> Text segment:

| Introduction
|
|
The largest and fastest supercomputers in the top500 list deploy a scalable,
three-dimensional torus or mesh interconnect. For these machines, the number of
links (hops) traversed by a message has a direct effect on the time required to
reach the destination. This is especially true in presence of bandwidth
congestion, when multiple messages share links from source to destination. For
large parallel machines with a significant diameter, this can become a serious
performance bottleneck. Traditionally, application developers have neglected
this fact because of the advantages of virtual cut-through and wormhole routing
for most message sizes on small machines. This might not be true any longer due
to the large diameters of machines.
This research will demonstrate the effect of network contention on message
latencies and propose and evaluate techniques to minimize communication traffic
and hence, bandwidth congestion on the network. This will be achieved by
topology-aware mapping of tasks in an application. By placing communication
tasks on processors which are in physical proximity on the network,
communication can be restricted to near neighbors. This reduces link-sharing
among messages and leads to a better utilization of the available bandwidth.

> Problems and tasks:
(a) Print the stretch of the introduction from "This research will" through "the available bandwidth.".
(b) Condense the paragraph of the introduction that begins "This research will demonstrate" into a short bulleted list that keeps its main facts.
The records after this point have no connection to the introduction.

> Record extracts:
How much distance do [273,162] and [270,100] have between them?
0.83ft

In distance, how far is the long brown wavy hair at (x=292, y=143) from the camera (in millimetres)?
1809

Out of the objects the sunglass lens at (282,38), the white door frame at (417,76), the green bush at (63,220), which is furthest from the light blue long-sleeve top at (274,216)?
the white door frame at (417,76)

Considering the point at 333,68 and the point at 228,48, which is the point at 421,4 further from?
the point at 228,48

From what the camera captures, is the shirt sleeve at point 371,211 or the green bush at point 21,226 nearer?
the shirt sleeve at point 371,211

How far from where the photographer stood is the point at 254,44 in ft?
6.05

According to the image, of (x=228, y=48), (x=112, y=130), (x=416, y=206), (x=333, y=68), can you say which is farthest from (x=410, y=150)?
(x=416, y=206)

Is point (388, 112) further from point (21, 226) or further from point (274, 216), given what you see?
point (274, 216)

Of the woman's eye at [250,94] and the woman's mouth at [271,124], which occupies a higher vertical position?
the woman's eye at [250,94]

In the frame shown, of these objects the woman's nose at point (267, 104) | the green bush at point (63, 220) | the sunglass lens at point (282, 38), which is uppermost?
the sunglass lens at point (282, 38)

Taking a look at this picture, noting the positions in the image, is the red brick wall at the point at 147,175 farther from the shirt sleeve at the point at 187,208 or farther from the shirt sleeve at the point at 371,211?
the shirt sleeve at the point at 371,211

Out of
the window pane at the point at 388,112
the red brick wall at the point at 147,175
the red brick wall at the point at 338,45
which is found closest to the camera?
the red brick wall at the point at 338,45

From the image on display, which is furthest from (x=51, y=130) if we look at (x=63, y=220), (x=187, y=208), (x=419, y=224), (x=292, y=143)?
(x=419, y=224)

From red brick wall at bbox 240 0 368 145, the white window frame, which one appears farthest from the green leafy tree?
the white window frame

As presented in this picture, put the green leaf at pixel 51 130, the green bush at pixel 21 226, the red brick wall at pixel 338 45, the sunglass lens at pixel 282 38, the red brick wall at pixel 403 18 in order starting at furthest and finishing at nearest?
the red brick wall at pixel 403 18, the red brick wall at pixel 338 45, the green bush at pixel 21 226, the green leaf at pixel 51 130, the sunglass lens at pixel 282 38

> Solutions to the exercise:
(a)
This research will demonstrate the effect of network contention on message
latencies and propose and evaluate techniques to minimize communication traffic
and hence, bandwidth congestion on the network. This will be achieved by
topology-aware mapping of tasks in an application. By placing communication
tasks on processors which are in physical proximity on the network,
communication can be restricted to near neighbors. This reduces link-sharing
among messages and leads to a better utilization of the available bandwidth.

(b)
- Shows how network contention affects message latencies.
- Proposes and evaluates ways to cut communication traffic and therefore bandwidth congestion.
- Does so through topology-aware mapping of an application's tasks.
- Placing communicating tasks on physically nearby processors keeps communication among near neighbors.
- This reduces link-sharing among messages and makes better use of available bandwidth.